Pratiques | International | publié le : 13.11.2012 | MARION LEO

Les entreprises familiales redoublent d’efforts pour attirer et retenir les talents. C’est le cas de Trumpf, spécialiste de la machine-outil, qui propose un modèle de temps de travail très modulable, adapté aux “phases de vie” des salariés.

Avec 9 555 salariés dans le monde et un chiffre d’affaires de 2,3 milliards d’euros, l’entreprise Trumpf, spécialiste de la machine-outil et leader mondial dans les technologies laser, n’est pas à proprement parler une PME. Mais elle fait partie des “champions cachés”, ces entreprises de taille moyenne à l’origine de la force de pénétration de l’Allemagne sur le marché mondial, à la fois méconnues du grand public et leaders européens ou mondiaux dans leur domaine, et souvent dotées d’une GRH innovante. En 2011, Trumpf, entreprise familiale implantée dans le Bade-Wurtemberg et dirigée par Nicola Leibinger-Kammüller, la fille de son fondateur, a ainsi fait parler d’elle en mettant en place un modèle de temps de travail véritablement révolutionnaire.

Des besoins différents

Élaboré par la direction, le comité d’entreprise et le syndicat IG Metall, ce modèle s’oriente sur les “phases de vie” des salariés. Car, selon l’entreprise, les accords collectifs ne sont plus en mesure de refléter les besoins de plus en plus variés des salariés. « Les jeunes diplômés de 25 ans et les mères et pères de 40 ans souhaitent travailler différemment. Celui qui économise pour financer la construction d’une maison a d’autres souhaits en termes de temps que quelqu’un qui doit soigner un proche », expliquait alors Nicola Leibinger-Kammüller.

“Compte pour la famille”

Entré en vigueur le 1er janvier 2012, le modèle accorde aux 4 000 salariés en Allemagne une grande marge de manœuvre : tous les deux ans, ils peuvent redéfinir leur temps de travail hebdomadaire, vers le haut ou vers le bas. Les salariés ayant signé un contrat à 35 heures par semaine peuvent opter pour un temps de travail compris entre 15 et 40 heures par semaine. À l’issue de ces deux ans, ils ont la possibilité de revenir à leur temps de travail initial ou de choisir une nouvelle moyenne hebdomadaire. Par ailleurs, ils disposent d’un nouveau compte épargne-temps baptisé “Compte pour la famille et la formation continue”, sur lequel ils peuvent verser jusqu’à 1 000 heures pour financer des congés sabbatiques allant de six semaines à six mois. Enfin, les salariés, qui bénéficient d’une garantie de l’emploi jusqu’en 2016, ont la possibilité de prendre un congé sabbatique allant jusqu’à deux ans. Pour bénéficier, par exemple, d’un congé d’un an, le salarié travaillera un an à temps plein en touchant 50 % de son salaire, puis partira un an en congé tout en continuant à percevoir la moitié de son salaire.

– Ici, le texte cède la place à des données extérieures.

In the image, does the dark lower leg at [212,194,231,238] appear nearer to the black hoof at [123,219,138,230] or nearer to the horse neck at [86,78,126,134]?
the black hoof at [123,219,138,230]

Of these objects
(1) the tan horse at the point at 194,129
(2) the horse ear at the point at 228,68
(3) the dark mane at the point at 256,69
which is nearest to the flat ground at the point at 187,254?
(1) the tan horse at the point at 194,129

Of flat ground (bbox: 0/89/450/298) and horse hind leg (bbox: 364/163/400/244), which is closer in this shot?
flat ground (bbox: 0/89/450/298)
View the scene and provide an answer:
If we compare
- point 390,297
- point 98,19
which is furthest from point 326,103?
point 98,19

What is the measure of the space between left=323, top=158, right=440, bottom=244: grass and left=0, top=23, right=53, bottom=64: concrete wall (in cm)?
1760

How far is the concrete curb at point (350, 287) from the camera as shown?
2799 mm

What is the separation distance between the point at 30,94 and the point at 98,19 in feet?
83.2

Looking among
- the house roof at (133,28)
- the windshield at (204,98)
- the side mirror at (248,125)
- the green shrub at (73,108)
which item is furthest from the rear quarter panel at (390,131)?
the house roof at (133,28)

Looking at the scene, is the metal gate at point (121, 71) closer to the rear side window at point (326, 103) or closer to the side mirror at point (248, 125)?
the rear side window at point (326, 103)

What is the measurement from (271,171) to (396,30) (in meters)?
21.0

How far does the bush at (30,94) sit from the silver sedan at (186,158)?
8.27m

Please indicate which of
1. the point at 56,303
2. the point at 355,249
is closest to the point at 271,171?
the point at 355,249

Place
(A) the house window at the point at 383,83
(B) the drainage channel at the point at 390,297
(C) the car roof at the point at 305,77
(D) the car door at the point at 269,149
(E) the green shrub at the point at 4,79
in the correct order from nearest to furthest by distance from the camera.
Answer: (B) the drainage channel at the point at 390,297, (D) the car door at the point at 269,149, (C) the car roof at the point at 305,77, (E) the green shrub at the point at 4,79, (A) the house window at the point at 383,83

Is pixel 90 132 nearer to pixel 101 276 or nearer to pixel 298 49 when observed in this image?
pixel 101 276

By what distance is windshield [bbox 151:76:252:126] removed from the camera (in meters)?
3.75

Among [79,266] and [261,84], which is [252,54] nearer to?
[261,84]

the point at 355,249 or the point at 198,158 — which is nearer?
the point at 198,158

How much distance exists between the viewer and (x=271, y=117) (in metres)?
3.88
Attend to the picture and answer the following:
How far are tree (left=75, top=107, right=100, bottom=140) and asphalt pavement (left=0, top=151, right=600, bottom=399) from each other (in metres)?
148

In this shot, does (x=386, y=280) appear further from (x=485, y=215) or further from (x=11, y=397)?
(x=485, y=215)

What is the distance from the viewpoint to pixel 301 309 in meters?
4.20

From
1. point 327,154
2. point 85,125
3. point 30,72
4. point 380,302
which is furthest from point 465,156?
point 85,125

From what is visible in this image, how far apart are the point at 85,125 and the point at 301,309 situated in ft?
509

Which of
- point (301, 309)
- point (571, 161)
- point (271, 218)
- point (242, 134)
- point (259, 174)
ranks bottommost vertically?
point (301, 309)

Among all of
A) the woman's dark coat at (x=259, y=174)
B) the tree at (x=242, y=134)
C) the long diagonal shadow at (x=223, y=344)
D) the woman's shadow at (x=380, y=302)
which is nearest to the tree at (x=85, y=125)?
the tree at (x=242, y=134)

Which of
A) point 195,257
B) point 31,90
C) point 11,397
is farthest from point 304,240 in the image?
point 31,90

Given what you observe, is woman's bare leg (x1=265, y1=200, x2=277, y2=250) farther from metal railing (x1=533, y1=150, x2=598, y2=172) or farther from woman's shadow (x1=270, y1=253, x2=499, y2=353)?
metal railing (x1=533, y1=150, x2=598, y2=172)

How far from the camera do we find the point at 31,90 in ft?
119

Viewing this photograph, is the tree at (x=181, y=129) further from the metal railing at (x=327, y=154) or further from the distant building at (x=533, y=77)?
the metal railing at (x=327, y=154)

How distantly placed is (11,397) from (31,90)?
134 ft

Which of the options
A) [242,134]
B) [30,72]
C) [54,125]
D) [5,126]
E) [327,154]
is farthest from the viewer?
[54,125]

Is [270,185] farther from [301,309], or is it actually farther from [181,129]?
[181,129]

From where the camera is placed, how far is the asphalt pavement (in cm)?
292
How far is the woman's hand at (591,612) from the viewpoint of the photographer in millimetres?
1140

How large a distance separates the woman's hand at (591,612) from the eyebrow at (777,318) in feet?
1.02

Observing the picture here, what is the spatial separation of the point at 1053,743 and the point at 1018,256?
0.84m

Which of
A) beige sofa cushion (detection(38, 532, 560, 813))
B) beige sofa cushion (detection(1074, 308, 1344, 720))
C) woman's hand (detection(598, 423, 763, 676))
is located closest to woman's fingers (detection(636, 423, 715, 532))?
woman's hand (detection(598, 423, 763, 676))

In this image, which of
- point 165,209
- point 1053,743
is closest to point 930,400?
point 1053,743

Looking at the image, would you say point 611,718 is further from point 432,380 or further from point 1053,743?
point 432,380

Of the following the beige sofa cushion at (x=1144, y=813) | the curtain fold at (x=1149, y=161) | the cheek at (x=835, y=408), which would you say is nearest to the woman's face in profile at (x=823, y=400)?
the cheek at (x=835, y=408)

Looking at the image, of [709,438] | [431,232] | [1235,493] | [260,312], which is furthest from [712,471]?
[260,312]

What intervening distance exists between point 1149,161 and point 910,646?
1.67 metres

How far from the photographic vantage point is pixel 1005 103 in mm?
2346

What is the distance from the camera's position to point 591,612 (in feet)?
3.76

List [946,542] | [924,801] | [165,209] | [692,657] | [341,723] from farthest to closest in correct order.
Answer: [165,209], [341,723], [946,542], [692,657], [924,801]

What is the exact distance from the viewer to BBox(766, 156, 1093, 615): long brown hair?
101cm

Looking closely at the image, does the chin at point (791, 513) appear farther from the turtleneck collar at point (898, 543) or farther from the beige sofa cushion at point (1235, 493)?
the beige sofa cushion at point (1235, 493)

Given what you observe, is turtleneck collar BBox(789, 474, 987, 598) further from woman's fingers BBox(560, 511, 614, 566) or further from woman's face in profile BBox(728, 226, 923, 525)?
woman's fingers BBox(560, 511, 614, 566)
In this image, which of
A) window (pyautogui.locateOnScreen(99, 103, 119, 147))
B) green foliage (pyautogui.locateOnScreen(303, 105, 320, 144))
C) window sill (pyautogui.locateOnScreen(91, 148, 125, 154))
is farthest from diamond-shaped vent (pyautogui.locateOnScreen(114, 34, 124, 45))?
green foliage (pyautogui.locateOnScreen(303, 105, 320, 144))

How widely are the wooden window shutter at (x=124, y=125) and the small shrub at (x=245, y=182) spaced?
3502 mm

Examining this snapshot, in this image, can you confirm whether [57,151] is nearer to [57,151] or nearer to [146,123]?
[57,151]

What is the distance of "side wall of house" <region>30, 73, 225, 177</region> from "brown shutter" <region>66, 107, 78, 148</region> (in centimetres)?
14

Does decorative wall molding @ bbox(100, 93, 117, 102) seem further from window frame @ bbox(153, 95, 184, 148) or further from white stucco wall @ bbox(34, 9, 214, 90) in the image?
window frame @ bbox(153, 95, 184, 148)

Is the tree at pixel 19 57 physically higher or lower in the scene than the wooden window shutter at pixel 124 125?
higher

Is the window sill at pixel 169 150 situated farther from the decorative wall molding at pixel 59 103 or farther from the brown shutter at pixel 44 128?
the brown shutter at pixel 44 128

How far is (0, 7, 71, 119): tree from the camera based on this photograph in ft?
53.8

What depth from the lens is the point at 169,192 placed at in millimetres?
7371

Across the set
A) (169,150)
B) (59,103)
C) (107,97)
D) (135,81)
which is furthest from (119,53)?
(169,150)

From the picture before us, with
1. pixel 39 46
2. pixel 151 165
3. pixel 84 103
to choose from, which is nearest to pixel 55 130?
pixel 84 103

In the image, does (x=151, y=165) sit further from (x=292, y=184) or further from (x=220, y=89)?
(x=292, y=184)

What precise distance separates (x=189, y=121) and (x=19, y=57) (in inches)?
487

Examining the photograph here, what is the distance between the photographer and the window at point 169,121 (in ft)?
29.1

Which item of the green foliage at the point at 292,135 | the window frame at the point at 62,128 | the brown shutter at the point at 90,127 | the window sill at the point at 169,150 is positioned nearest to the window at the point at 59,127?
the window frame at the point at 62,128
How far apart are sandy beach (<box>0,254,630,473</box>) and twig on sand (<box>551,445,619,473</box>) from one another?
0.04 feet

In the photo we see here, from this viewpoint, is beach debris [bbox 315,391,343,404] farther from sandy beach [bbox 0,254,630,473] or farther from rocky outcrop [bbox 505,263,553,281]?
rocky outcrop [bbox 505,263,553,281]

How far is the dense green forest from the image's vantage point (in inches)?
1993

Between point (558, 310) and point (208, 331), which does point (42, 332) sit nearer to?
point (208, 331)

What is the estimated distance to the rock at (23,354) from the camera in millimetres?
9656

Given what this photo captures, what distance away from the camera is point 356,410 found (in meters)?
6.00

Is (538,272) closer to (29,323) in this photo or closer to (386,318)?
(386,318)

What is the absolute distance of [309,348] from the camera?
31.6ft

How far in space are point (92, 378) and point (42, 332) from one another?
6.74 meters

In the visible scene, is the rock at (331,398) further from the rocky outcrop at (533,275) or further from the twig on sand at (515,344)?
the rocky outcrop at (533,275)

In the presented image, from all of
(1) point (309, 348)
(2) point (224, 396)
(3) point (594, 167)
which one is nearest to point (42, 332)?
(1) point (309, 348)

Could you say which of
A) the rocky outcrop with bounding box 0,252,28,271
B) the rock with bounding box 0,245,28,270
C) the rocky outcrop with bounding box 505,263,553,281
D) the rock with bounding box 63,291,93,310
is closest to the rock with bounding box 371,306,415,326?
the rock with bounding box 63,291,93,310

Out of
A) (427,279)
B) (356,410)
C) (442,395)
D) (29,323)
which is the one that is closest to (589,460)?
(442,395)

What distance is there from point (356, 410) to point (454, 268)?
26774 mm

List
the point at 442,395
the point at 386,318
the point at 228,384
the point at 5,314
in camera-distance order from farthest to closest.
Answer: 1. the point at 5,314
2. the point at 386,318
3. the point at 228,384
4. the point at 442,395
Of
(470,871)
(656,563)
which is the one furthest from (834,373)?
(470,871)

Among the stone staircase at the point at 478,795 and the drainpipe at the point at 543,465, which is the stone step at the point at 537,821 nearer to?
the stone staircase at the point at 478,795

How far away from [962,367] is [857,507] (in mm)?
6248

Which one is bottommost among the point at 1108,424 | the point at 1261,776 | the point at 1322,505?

Pour Trumpf, ce modèle répond à un enjeu clair : l’entreprise de haute technologie est très consommatrice d’ingénieurs et de développeurs logiciels. Or l’Allemagne est de plus en plus confrontée à un manque de main-d’œuvre qualifiée, notamment d’ingénieurs. « C’est pourquoi nous devons être aussi attractifs que possible en tant qu’employeur : pour les femmes hautement qualifiées qui souhaitent concilier travail et famille. Ou pour les ingénieurs qui veulent être père ou aventurier », poursuit la dirigeante, elle-même mère de quatre enfants. Ce n’est probablement pas un hasard si cet accord a été conclu sous sa direction. « Mon père n’aurait jamais introduit un tel modèle, déclare-elle, car il appartient à une autre génération, et peut-être aussi parce qu’il est un homme. »

Travailler davantage

Selon elle, le succès de ce dispositif suppose une évolution de la culture du travail. Prendre du temps pour soi ne doit plus être perçu comme “une tare”. Mais on ne modifie pas les mentalités du jour au lendemain. À l’heure actuelle, seuls 500 des 2 500 salariés au siège de Trumpf à Ditzigen ont modifié leur temps de travail. Et 90 % d’entre eux ont choisi de travailler davantage.

Si le modèle de Trumpf est exceptionnel, il traduit bien les difficultés spécifiques des grosses PME allemandes. Car, si toutes les entreprises sont touchées par la pénurie croissante de main-d’œuvre qualifiée, les PME, moins connues que les grands groupes, le sont encore plus. Autre difficulté : leur siège est souvent implanté en province, loin des grandes villes, plus attrayantes.